━━━━━ Material ━━━━━

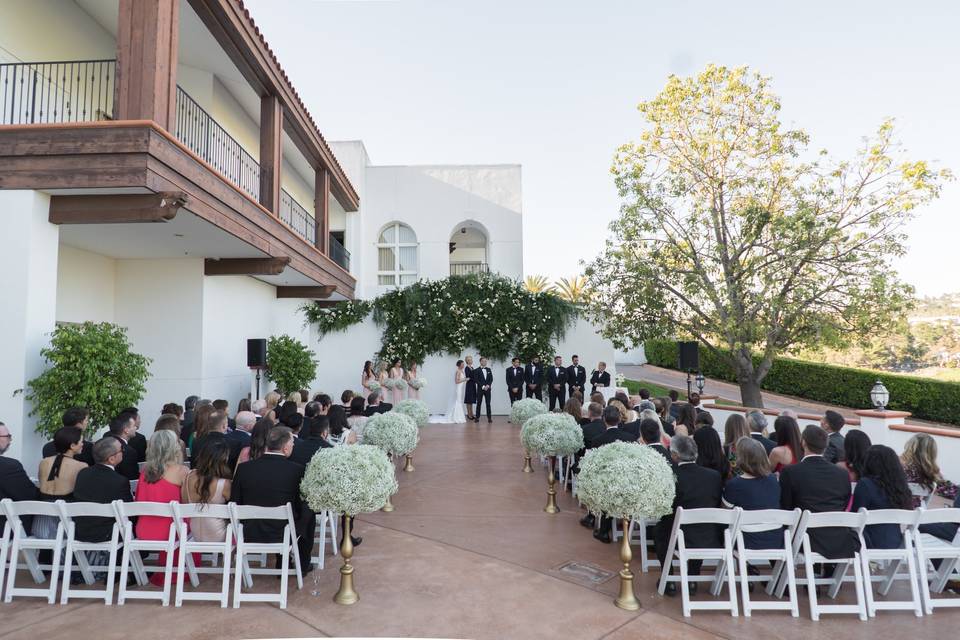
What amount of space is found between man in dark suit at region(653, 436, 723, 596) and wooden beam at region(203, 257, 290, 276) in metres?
8.60

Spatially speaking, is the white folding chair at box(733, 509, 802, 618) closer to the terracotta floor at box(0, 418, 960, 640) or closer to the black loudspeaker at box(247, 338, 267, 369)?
the terracotta floor at box(0, 418, 960, 640)

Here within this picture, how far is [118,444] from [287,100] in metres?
8.58

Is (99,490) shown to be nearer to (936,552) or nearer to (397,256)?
(936,552)

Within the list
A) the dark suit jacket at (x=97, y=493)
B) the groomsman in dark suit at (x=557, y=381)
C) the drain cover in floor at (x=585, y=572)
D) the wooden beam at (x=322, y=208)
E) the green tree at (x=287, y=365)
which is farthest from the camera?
the groomsman in dark suit at (x=557, y=381)

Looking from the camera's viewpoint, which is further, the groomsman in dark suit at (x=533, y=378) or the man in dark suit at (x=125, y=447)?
the groomsman in dark suit at (x=533, y=378)

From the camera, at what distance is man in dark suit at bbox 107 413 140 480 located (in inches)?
199

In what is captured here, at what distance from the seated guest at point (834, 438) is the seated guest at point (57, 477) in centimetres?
689

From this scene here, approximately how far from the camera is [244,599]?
12.7 feet

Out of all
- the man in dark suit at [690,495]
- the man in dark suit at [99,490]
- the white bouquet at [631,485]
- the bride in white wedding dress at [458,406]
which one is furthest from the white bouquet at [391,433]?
the bride in white wedding dress at [458,406]

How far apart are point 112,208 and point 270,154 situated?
3.98 metres

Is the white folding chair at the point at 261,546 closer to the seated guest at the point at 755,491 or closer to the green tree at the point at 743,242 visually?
the seated guest at the point at 755,491

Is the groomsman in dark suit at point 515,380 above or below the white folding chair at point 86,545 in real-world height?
above

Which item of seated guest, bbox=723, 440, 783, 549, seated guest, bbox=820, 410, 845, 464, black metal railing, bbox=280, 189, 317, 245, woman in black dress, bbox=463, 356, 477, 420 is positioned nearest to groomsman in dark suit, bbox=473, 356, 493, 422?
woman in black dress, bbox=463, 356, 477, 420

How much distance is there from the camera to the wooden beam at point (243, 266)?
34.3ft
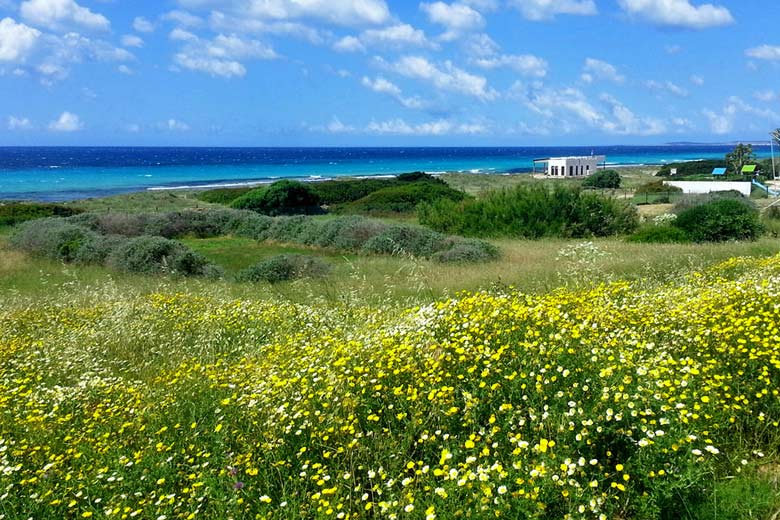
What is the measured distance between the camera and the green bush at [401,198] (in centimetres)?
4231

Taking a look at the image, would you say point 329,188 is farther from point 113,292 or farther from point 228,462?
point 228,462

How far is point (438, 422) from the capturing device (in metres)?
4.47

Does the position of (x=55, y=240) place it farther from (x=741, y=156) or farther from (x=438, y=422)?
(x=741, y=156)

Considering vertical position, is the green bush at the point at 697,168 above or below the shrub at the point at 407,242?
above

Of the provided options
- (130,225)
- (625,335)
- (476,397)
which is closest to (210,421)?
(476,397)

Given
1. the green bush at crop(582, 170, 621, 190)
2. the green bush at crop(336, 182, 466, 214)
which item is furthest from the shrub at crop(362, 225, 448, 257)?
the green bush at crop(582, 170, 621, 190)

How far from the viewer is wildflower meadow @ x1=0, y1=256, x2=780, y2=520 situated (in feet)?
12.5

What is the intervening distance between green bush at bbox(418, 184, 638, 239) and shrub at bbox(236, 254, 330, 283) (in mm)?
11797

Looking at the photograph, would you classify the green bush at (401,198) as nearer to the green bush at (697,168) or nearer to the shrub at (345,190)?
the shrub at (345,190)

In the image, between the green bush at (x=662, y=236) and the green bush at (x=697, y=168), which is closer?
the green bush at (x=662, y=236)

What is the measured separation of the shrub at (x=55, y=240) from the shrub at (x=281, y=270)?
21.2 feet

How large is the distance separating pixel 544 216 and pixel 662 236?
497 centimetres

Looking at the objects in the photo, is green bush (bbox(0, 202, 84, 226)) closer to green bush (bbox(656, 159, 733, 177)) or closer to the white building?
the white building

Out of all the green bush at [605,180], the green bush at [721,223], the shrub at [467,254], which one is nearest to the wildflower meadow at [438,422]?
the shrub at [467,254]
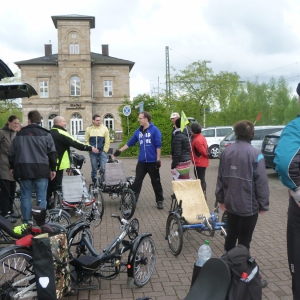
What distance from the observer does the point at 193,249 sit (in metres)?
5.96

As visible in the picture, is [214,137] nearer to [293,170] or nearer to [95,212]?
[95,212]

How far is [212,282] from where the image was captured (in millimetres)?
2734

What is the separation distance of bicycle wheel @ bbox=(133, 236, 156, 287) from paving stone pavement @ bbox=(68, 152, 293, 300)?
0.31 ft

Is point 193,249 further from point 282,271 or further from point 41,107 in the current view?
point 41,107

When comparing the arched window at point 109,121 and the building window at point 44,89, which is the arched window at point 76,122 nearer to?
the arched window at point 109,121

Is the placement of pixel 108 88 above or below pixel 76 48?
below

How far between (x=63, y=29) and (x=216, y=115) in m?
31.9

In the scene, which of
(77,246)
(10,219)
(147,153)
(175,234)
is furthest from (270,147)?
(77,246)

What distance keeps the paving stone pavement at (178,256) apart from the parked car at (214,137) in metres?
13.9

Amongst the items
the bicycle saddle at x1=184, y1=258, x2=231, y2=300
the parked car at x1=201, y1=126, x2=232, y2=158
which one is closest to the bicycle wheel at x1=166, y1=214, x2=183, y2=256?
the bicycle saddle at x1=184, y1=258, x2=231, y2=300

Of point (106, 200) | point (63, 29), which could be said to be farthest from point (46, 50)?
point (106, 200)

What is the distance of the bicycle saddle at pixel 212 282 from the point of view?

━━━━━

**Task:** Above are the records; reproduce them exactly and leave out the pictures.

**Written reply:**
What amount of space is found between man in dark suit at region(653, 436, 723, 596) and wooden beam at region(203, 257, 290, 276) in metres?
8.60

Spatially speaking, is the white folding chair at box(733, 509, 802, 618) closer to the terracotta floor at box(0, 418, 960, 640) or closer to the black loudspeaker at box(247, 338, 267, 369)?
the terracotta floor at box(0, 418, 960, 640)

Here within this picture, how far is [118,444] from [287,100] in metres?
8.58

Is (99,490) shown to be nearer to (936,552) or nearer to (397,256)?
(936,552)

Within the list
A) the dark suit jacket at (x=97, y=493)
B) the groomsman in dark suit at (x=557, y=381)
C) the drain cover in floor at (x=585, y=572)
D) the wooden beam at (x=322, y=208)
E) the green tree at (x=287, y=365)
which is farthest from the camera?
the groomsman in dark suit at (x=557, y=381)

Looking from the camera's viewpoint, which is further, the groomsman in dark suit at (x=533, y=378) or the man in dark suit at (x=125, y=447)?
the groomsman in dark suit at (x=533, y=378)

From the camera, at what distance is man in dark suit at bbox 107 413 140 480 located (in inches)?
199

In what is captured here, at what distance from the seated guest at point (834, 438) is the seated guest at point (57, 477) in centimetres?
689

From this scene here, approximately how far from the camera is [244,599]?
12.7 feet

Out of all
- the man in dark suit at [690,495]
- the man in dark suit at [99,490]
- the white bouquet at [631,485]
- the bride in white wedding dress at [458,406]
which one is furthest from the white bouquet at [391,433]?
the bride in white wedding dress at [458,406]

How far apart are point 112,208 and point 270,154 situated?
3.98 metres

Is the white folding chair at the point at 261,546 closer to the seated guest at the point at 755,491 or closer to the green tree at the point at 743,242 visually?
the seated guest at the point at 755,491

Is the groomsman in dark suit at point 515,380 above or below the white folding chair at point 86,545 in real-world height?
above

Which item of seated guest, bbox=723, 440, 783, 549, seated guest, bbox=820, 410, 845, 464, black metal railing, bbox=280, 189, 317, 245, woman in black dress, bbox=463, 356, 477, 420 is positioned nearest to groomsman in dark suit, bbox=473, 356, 493, 422?
woman in black dress, bbox=463, 356, 477, 420

How much distance is there from the camera to the wooden beam at point (243, 266)?
34.3ft
What is the measured distance between the camera and the green bush at [401,198] (in centimetres)?
4231

Taking a look at the image, would you say point 329,188 is farther from point 113,292 or farther from point 228,462?
point 228,462

How far is point (438, 422) from the capturing device (in metres)?
4.47

Does the position of (x=55, y=240) place it farther from (x=741, y=156) or farther from (x=438, y=422)?
(x=741, y=156)

Considering vertical position, is the green bush at the point at 697,168 above or below the shrub at the point at 407,242?
above

Of the provided options
- (130,225)
- (625,335)
- (476,397)
which is closest to (210,421)?
(476,397)

Given
1. the green bush at crop(582, 170, 621, 190)
2. the green bush at crop(336, 182, 466, 214)
which item is furthest from the shrub at crop(362, 225, 448, 257)?
the green bush at crop(582, 170, 621, 190)

How far from the viewer is wildflower meadow @ x1=0, y1=256, x2=780, y2=520 situated (in feet)?
12.5

What is the intervening distance between green bush at bbox(418, 184, 638, 239) and shrub at bbox(236, 254, 330, 283) (in mm)?
11797

Looking at the photograph, would you classify the green bush at (401,198) as nearer to the green bush at (697,168) or nearer to the shrub at (345,190)?
the shrub at (345,190)

In the image, between the green bush at (x=662, y=236) and the green bush at (x=697, y=168), which is closer?
the green bush at (x=662, y=236)

What is the measured separation of the shrub at (x=55, y=240) from the shrub at (x=281, y=270)?
21.2 feet

How large is the distance separating pixel 544 216 and pixel 662 236?
497 centimetres

Looking at the objects in the photo, is green bush (bbox(0, 202, 84, 226)) closer to green bush (bbox(656, 159, 733, 177)) or closer to the white building?
the white building

Out of all the green bush at [605,180], the green bush at [721,223], the shrub at [467,254], which one is nearest to the wildflower meadow at [438,422]?
the shrub at [467,254]
What distance from the observer does the point at 193,249 sit (in metres)?
5.96

As visible in the picture, is [214,137] nearer to [293,170] or nearer to [95,212]?
[95,212]

How far is [212,282] from where the image was captured (in millimetres)?
2734

What is the separation distance of bicycle wheel @ bbox=(133, 236, 156, 287) from paving stone pavement @ bbox=(68, 152, 293, 300)?
0.31 ft

Is point 193,249 further from point 282,271 or further from point 41,107 in the current view?
point 41,107

When comparing the arched window at point 109,121 and the building window at point 44,89, which is the arched window at point 76,122 nearer to?
the arched window at point 109,121

Is the placement of pixel 108 88 above or below pixel 76 48?
below

How far between (x=63, y=29) and (x=216, y=115) in m?
31.9

In the scene, which of
(77,246)
(10,219)
(147,153)
(175,234)
is furthest from (270,147)?
(77,246)

What distance keeps the paving stone pavement at (178,256) apart from the parked car at (214,137) in metres?
13.9

Amongst the items
the bicycle saddle at x1=184, y1=258, x2=231, y2=300
the parked car at x1=201, y1=126, x2=232, y2=158
which one is closest to the bicycle wheel at x1=166, y1=214, x2=183, y2=256?
the bicycle saddle at x1=184, y1=258, x2=231, y2=300

Of point (106, 200) | point (63, 29), which could be said to be farthest from point (46, 50)?
point (106, 200)

What is the distance of the bicycle saddle at pixel 212 282 from the point of view?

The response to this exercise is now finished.